Fragmentation Offset (13)
Gives the offset of the current fragment within the entire datagram, in multiples of 8 bytes.
Time-to-Live (8)
Last resort to deal with loops - IP does not specify routing protocols and so there is a possibility that loops can occur.
This value is the upper limit on number of routers a packet can traverse, and is decremented by each router (hence routers must recalculate checksum) the packet passes through. Once the TTL values reaches 0, the packet is discarded and the sender is notified via an ICMP message.
TTL is typically 32 or 64.
Protocol Type (8)
Determines which higher-level protocol generated the payload - provides different SAPs to allow protocol multiplexing.
| Value | Protocol |
|---|---|
0x01 |
ICMP |
0x02 |
IGMP |
0x04 |
IP-in-IP Encapsulation |
0x06 |
TCP |
0x11 |
UDP |
Header Checksum (16)
Checksum for the IP header (NOT the data) - for some types of data, a few bad bits may not matter.
Source/Destination Address (32)
Indicates the initial sender and final receiver of the datagram. Internally structured into two sections: the network and host ID. The network ID refers to some local network, and the host ID must be unique within that network.
Routing and Forwarding
Routing/Forwarding Tables
IP routers have several network interfaces - these are called ports. When a router receives a packet on some input port, it looks at the DestinationAddress field to determine the output port using the forwarding table.
The forwarding table is a table of all networks the router knows about, identified by their network ID, and the output port to send the packet through to reach that network. A table lookup is used to then select the output port for every incoming packet.
Notes:
- The time of the lookup is dependent on the number of entries. Expensive routers often implement this in hardware
- The table is filled by a separate routing protocol
- It is the responsibility of the last router on a path to deliver an IP datagram to the host.

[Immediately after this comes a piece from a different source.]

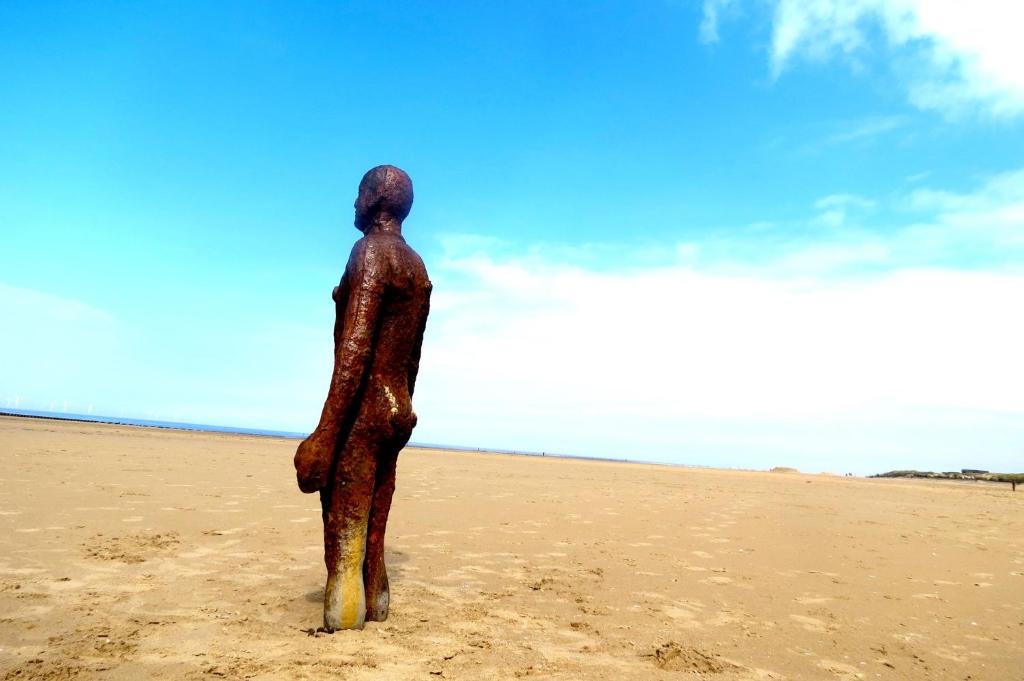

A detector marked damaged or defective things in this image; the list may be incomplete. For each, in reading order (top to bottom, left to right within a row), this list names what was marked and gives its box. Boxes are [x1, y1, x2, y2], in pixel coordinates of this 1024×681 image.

rusty iron statue [294, 166, 430, 632]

Important: a host address is tied to its location in the network; there is no mobility support - if a host switches to another network, it obtains another address, breaking ongoing TCP connections.
Classless Inter-Domain Routing
How many bits should be allocated to the network ID? Classful addressing used to be used, allocating exactly 8, 16 or 24 bits to the network ID.
CIDR was introduced in 1993 and is now mandatory, and allows an arbitrary number of bits to be allocated to the network.
Netmask
The netmask specifies which bits belong to the network ID. It is a 32 bit value, with the leftmost k bits being 1s, and the remaining bits 0. A /k netmask will have k bits allocated to the network ID. The network ID is calculated using a logical AND with the IP address.
Private host addresses
There are two special host addresses:
- The host address with all 0s (32-k zeroes) signifies that the network as a whole is being referred to
- The host address with all 1s ((32-k ones) is the broadcast address - all hosts on the network will receive the packet
There are also some reserved IP blocks:
| Block | Usage |
|---|---|
10.0.0.0/8 |
Private-use IP networks |
127.0.0.0/8 |
Host loopback network |
169.254.0.0/16 |
Link-local for point-to-point links |
172.16.0.0/12 |
Private-use IP networks |
192.168.0.0/16 |
Private-use IP networks |
These addresses can be used within the provider network; packets with private addresses are not routed in the public internet.
The loopback address is usually denoted as 127.0.0.1, but any valid address in 127.0.0.0/8 can be used.
Simplified Packet Processing
IP input:
- Run sanity check on packet
- Insert packet into IP input queue
- Process IP options (extremely rare - not discussed)
- Check if destined to its own IP address or the broadcast address:
- Protocol demultiplexing: check
Protocolfield, pass TCP/UDP/whatever to the right high-layer protocol
- Protocol demultiplexing: check
- If not:
- Check if forwarding enabled; if not, the device is not a router so drop the packet
- Pass to IP output
IP output:
- Check if the packet is an immediate neighbor/directly reachable (e.g. directly via Ethernet)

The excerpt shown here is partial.